The points I want to display on my map have a field representing country, and a field for latitude/longitude. The way I have been getting the totals is to run a query for each polygon by the country code like so:

east_europe_total = Point.objects.filter( Q(country_code='TR') | Q(country_code='CZ') ... ).count()

Which is not very good if I want to have a boundary go across a country, or if I ever want to re-organize my polygons 'sectors'. A much better solution is to give the KML file to the database (which is PostGIS) and have it all sorted out for me. Is this possible in any way? If not, then what about converting the KML file to a format that can both be easily inserted to Google Maps and be query-able by postGIS?

+5  A: 

Although it doesn't fully answer your request, I've found this article invaluable, both for its readable narrative (of an operation somewhat different from the one you need -- and different from what I was trying to do at the time, too -- but still requiring PostGIS to interact with a KML file). As the article's author says,

Generally there is a lot of GIS jargon that is quite academic, mathematical and disconcerting for the uninitiated (e.g. convex hulls) but if you keep looking long enough you'll eventually find what you need!

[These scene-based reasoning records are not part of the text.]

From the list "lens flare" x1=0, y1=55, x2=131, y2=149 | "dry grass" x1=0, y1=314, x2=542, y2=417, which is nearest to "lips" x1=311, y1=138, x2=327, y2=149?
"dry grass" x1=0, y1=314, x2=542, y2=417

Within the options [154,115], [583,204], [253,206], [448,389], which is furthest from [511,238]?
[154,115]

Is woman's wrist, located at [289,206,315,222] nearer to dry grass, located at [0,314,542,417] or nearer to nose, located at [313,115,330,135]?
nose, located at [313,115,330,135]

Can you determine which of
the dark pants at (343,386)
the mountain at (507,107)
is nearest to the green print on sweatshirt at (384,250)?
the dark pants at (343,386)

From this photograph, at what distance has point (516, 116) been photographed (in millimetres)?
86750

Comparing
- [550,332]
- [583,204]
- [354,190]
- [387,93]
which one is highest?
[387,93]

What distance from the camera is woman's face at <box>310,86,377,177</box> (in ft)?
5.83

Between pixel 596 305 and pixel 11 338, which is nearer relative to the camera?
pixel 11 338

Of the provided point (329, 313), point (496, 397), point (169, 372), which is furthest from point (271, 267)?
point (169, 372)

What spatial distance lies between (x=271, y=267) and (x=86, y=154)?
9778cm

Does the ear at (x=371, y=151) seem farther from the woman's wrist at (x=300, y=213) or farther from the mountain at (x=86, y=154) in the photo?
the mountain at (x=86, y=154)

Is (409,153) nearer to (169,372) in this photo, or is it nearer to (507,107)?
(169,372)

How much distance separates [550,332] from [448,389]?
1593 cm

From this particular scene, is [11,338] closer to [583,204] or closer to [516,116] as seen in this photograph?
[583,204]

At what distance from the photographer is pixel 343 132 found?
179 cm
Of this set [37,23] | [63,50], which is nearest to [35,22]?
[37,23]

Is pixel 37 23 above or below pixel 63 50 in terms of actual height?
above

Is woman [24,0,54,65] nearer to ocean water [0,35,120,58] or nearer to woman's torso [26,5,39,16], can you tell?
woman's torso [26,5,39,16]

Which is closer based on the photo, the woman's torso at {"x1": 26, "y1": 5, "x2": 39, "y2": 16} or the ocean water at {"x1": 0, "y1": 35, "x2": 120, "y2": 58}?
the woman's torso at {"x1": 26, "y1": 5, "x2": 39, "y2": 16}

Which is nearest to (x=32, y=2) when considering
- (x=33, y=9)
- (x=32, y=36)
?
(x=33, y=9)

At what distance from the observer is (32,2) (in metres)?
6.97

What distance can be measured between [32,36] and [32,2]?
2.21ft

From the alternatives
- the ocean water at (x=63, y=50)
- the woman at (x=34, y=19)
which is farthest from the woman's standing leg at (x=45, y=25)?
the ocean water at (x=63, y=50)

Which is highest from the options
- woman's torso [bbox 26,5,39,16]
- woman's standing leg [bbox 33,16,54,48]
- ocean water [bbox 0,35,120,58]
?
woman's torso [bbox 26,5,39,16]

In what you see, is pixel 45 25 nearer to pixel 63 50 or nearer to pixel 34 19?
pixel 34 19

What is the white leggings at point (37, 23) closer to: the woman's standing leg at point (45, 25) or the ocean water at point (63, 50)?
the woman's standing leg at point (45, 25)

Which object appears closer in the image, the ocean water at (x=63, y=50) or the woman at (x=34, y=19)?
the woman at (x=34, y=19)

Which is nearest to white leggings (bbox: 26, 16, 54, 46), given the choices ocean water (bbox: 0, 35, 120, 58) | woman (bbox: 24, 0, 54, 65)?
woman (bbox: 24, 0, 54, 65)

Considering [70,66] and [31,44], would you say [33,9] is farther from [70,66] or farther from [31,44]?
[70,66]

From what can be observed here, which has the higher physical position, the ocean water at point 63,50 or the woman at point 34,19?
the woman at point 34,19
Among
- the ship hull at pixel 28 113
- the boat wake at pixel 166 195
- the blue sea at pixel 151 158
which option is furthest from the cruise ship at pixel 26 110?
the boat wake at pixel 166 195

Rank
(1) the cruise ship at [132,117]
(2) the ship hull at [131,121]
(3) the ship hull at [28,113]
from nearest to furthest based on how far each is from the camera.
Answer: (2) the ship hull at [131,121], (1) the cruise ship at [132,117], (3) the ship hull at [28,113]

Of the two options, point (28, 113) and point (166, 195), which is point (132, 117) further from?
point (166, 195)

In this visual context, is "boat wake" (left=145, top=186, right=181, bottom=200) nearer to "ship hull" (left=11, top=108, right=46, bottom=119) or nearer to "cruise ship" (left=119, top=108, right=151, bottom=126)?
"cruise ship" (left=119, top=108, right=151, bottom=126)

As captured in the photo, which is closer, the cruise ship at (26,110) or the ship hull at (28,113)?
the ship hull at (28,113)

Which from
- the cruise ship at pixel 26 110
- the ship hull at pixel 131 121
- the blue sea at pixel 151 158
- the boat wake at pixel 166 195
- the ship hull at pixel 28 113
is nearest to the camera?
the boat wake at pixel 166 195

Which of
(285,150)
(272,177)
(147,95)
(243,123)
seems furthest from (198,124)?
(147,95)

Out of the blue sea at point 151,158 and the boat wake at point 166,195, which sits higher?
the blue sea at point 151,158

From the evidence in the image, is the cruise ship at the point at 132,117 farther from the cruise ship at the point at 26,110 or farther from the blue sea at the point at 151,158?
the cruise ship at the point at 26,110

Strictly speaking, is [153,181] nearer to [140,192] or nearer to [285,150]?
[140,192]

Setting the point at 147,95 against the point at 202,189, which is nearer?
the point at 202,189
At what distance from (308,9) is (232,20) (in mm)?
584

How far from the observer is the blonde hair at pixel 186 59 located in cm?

...and readable articles like this one (with pointers to many tools &c) are a start.

So, to summarize, first you need to find an acceptable way to turn your KML into a format PostGIS knows about [or specifically ogr2ogr knows about] such as GML (and validate that), then something like ogr2ogr lets you load that format into PostGIS -- and then of course you still need the point-in-polygon operations, but, hey, it's a start.